Top of SOURCE EXTRACT

A student, passing his Rosh Yeshiva’s (teacher’s) house in Jerusalem, decided to stop in for a visit. He was shocked to find his teacher writhing in pain on the couch. “Rebbe, let me call an ambulance for you! You look like you are in so much pain!”
“No, it is not a physical ailment that I am suffering from; don’t call an ambulance. There is nothing that they can do for me!” said his teacher.
“Then, what is it? What is causing you so much anguish and pain?” asked the student. The Rosh Yeshiva decided to relate to his student the source of his pain, thinking that maybe telling it to someone will help him deal with it.
“About five years ago, I received a phone call from the King David Hotel telling me that a certain guest, Mr. Mark Goldfinger, wanted to meet with me. Could I please bring my passport and come down to the hotel to meet with him? I remembered Mark Goldfinger. He was a classmate of mine in the Yeshiva in Chicago back in the day. He had pretty much left his Yeshiva education behind him, and had gone on to become a business man. Now he wanted to meet with me. What could he possibly want with a Rosh Yeshiva? I decided to go meet with him.
When I arrived at the hotel, he was sitting at a table in the corner, and I went to sit with him. He told me that his health is failing and that he realizes that his days are numbered. He had done very well in business, but he had no children to whom to leave his wealth. He decided he wanted to leave all his money to yeshivot, and he wanted me to be the one to determine which yeshivot would receive it since I am a Rosh Yeshiva and am knowledgeable in this area.
I asked him, “Why must you wait until you die to give the money? Give it now while you are alive! I will guide you, and then you will have the merit of the charity during your lifetime. It is worth much more! It may even prolong your life!” He would not hear of it, and the more I pressed it, the more agitated he became. I realized it was a dead end. In the end, they took my passport number and wrote in the will that I would be the one to determine which yeshivot would receive the money from his estate.

Bottom of SOURCE EXTRACT

◆ ACTIVITIES
(1) Render this sentence from the story of the Rosh Yeshiva into Spanish: "I realized it was a dead end."
(2) Carry on the story of the Rosh Yeshiva and his former classmate from its last sentence.

Top of PROVIDED RECORDS

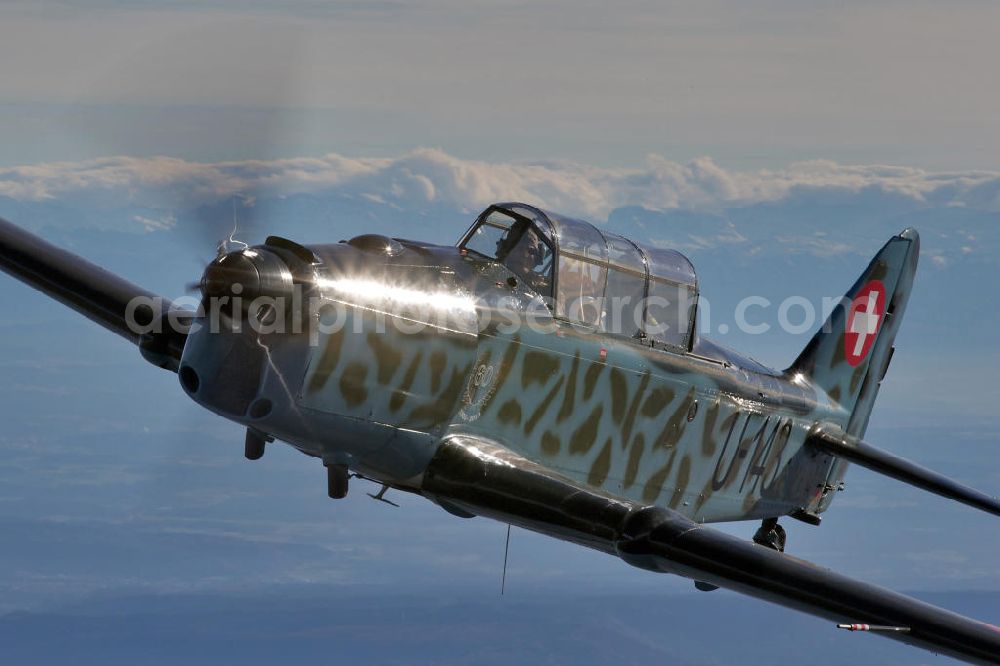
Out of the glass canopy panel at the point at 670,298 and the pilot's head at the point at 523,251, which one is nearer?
the pilot's head at the point at 523,251

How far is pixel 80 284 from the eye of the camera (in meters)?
20.5

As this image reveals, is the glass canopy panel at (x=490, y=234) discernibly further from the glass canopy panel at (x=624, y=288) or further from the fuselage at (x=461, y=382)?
the glass canopy panel at (x=624, y=288)

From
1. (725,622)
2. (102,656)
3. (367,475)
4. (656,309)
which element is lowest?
(102,656)

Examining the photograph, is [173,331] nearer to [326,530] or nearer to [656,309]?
[656,309]

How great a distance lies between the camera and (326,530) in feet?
573

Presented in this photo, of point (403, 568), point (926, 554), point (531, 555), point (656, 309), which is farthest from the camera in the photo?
point (926, 554)

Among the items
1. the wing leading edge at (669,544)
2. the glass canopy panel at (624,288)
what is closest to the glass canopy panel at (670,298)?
the glass canopy panel at (624,288)

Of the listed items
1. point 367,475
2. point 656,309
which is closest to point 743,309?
point 656,309

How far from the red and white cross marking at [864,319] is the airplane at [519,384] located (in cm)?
319

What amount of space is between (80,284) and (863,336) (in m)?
12.3

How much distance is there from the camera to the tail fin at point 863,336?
73.7ft

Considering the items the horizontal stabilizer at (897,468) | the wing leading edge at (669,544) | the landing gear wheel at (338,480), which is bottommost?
the landing gear wheel at (338,480)

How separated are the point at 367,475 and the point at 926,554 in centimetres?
16270

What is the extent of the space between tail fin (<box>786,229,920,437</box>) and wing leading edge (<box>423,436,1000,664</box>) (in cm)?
757
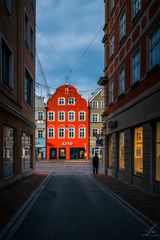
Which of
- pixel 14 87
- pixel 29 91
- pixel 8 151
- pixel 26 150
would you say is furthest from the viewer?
pixel 29 91

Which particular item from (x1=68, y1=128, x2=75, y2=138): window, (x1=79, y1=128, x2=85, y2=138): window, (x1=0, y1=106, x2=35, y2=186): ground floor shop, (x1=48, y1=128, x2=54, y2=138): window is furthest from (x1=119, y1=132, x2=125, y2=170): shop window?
(x1=48, y1=128, x2=54, y2=138): window

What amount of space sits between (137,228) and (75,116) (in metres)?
62.8

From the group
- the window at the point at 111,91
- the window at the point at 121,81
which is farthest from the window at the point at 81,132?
the window at the point at 121,81

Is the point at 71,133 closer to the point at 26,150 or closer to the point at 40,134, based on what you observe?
the point at 40,134

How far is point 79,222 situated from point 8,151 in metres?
11.0

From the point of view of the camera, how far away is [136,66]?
19.2 m

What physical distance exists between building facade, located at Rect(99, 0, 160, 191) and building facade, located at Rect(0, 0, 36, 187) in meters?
5.65

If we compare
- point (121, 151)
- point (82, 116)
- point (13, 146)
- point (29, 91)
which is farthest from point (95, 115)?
point (13, 146)

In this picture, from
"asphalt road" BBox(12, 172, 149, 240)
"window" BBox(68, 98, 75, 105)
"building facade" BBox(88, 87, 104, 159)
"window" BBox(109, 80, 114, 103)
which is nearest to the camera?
"asphalt road" BBox(12, 172, 149, 240)

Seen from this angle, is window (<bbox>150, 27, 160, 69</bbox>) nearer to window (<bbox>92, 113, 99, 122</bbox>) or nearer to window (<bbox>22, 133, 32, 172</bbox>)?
window (<bbox>22, 133, 32, 172</bbox>)

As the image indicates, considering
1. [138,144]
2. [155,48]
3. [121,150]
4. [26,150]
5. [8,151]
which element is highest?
[155,48]

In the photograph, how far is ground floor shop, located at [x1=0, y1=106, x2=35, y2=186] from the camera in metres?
17.9

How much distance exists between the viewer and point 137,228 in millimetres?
8383

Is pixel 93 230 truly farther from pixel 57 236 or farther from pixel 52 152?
pixel 52 152
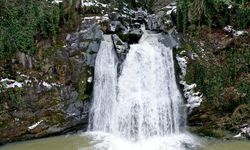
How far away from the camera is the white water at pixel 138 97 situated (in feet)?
38.4

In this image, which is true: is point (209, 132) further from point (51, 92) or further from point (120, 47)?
point (51, 92)

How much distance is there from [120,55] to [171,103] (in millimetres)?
2217

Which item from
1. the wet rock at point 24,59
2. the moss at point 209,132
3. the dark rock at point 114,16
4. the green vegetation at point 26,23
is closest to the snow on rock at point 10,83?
the wet rock at point 24,59

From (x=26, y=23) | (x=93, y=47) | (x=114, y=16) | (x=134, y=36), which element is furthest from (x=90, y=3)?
(x=26, y=23)

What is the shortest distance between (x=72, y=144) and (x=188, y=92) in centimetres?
392

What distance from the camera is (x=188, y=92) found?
11969mm

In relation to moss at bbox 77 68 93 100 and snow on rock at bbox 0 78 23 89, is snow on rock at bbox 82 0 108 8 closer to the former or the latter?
moss at bbox 77 68 93 100

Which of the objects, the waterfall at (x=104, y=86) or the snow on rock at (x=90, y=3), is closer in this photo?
the waterfall at (x=104, y=86)

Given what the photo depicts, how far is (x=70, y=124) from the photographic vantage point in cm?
1194

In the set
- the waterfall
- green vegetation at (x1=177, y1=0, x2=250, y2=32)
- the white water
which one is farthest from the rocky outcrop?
green vegetation at (x1=177, y1=0, x2=250, y2=32)

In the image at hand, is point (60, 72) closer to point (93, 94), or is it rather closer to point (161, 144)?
point (93, 94)

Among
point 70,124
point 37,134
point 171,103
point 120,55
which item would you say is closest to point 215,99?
point 171,103

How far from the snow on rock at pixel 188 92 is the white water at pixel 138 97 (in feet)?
0.78

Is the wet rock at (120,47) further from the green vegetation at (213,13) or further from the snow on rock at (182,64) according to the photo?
the green vegetation at (213,13)
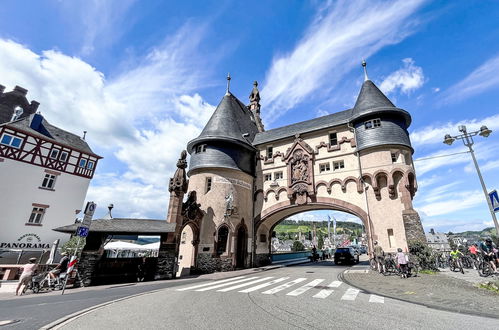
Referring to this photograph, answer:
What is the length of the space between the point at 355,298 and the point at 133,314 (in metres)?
7.16

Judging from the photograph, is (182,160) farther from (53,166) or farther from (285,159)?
(53,166)

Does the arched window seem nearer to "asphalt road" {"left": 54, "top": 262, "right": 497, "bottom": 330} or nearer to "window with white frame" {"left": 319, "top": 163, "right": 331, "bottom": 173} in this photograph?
"window with white frame" {"left": 319, "top": 163, "right": 331, "bottom": 173}

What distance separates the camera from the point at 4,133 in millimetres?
23016

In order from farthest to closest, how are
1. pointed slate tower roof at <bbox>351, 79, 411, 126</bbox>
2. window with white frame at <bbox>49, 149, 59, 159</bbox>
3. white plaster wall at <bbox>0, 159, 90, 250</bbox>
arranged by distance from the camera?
window with white frame at <bbox>49, 149, 59, 159</bbox>
white plaster wall at <bbox>0, 159, 90, 250</bbox>
pointed slate tower roof at <bbox>351, 79, 411, 126</bbox>

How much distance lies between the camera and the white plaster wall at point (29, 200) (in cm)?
2178

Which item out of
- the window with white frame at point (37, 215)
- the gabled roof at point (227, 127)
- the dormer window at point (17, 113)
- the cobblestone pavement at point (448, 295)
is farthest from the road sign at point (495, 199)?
the dormer window at point (17, 113)

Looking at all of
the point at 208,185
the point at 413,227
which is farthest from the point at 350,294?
the point at 208,185

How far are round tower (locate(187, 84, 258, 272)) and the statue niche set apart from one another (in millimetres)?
4440

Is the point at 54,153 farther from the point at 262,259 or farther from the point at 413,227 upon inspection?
the point at 413,227

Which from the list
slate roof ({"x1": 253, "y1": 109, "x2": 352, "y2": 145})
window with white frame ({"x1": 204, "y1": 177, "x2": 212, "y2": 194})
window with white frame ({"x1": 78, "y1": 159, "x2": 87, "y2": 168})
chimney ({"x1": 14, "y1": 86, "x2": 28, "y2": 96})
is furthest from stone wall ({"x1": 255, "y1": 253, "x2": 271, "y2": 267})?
chimney ({"x1": 14, "y1": 86, "x2": 28, "y2": 96})

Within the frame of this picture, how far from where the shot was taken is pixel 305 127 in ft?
83.4

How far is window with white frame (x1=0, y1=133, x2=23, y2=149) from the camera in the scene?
22906mm

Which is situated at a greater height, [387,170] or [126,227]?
[387,170]

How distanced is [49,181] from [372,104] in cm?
3429
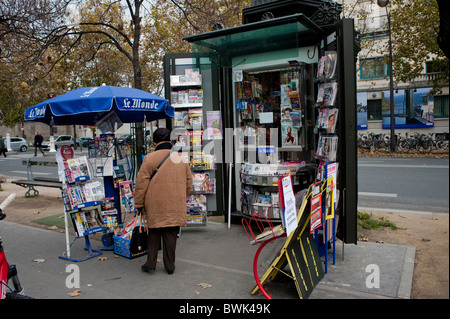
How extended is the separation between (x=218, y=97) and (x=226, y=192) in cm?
179

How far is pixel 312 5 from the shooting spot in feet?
19.2

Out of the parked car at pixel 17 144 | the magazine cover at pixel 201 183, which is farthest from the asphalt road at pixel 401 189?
the parked car at pixel 17 144

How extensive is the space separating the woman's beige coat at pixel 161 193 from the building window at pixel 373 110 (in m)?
30.0

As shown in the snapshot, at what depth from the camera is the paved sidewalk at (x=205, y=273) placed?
4.05 meters

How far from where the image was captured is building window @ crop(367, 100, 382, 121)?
103 feet

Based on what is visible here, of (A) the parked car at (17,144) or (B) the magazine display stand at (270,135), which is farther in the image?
(A) the parked car at (17,144)

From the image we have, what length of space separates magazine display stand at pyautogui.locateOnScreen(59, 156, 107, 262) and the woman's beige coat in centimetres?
113

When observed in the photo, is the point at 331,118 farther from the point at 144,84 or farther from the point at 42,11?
the point at 144,84

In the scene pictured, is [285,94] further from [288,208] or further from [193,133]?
[288,208]

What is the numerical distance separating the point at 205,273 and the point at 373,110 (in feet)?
99.4

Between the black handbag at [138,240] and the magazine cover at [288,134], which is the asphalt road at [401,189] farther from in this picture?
the black handbag at [138,240]

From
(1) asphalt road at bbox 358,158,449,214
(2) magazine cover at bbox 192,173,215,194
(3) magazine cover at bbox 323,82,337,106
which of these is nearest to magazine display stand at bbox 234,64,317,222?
(2) magazine cover at bbox 192,173,215,194

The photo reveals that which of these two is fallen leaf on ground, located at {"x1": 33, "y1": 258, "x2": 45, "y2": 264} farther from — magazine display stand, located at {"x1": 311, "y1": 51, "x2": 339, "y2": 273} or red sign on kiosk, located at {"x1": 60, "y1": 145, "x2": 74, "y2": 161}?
magazine display stand, located at {"x1": 311, "y1": 51, "x2": 339, "y2": 273}

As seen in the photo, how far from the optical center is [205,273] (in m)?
4.66
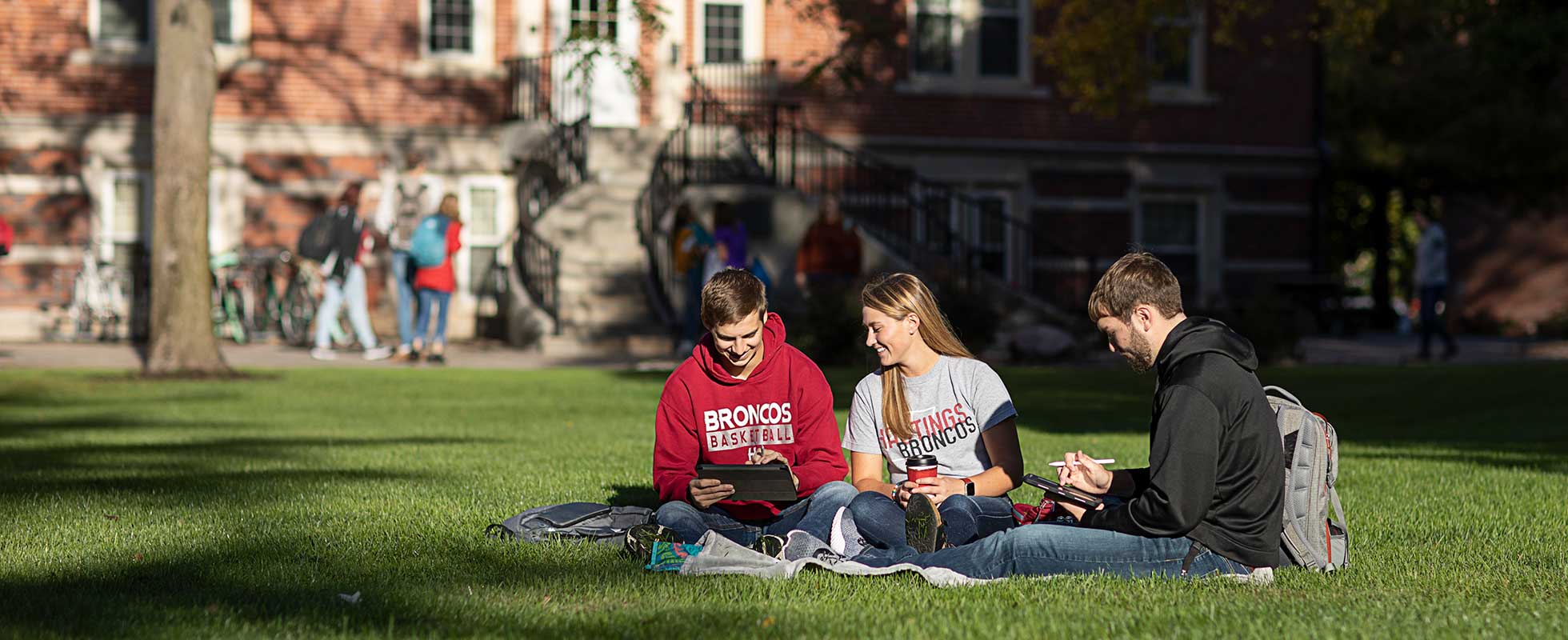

Bottom of PROVIDED RECORDS

◆ RESPONSES IN ORDER
(1) Me di cuenta de que era un callejón sin salida.

(2)
This morning they called me from the Office of the Interior and asked me if I remember Mr. Mark Goldfinger. I said I do, and they told me that he passed away and that I was named in his will to give out his money. Would I please bring my passport and come down to their offices? I went down, and they checked my passport against the information in the will, and it checked out.
Then they opened the door and in walked 15 monks, with the long brown robes and shaved heads. They asked me to choose from the monks which should receive the money. I was incredulous. “Monks?! Monks?! What are they doing here? He wanted his money to go to yeshivot!! He spoke to me about it! That is why he chose me!!”
“In his will he wrote that his money was to go to people that study the bible, not the Talmud. These are the people who study bible.”
“He wanted it to go to Yeshivot!!” I persisted, but to no avail. They would not budge. They had to fulfill the will as they saw fit.”
That is why I am in so much pain. I can’t get over the loss of all that money to the Yeshivot and it going to the monks! I don’t know what to do with myself.”
This story illustrates the point of Harav Shach זצ”ל. One must have the merit to give to the right charity. This person thought that he would be able to earn reward in the world to come for his charity to the Yeshivot, but, because he lacked the proper merit, it went to the monks.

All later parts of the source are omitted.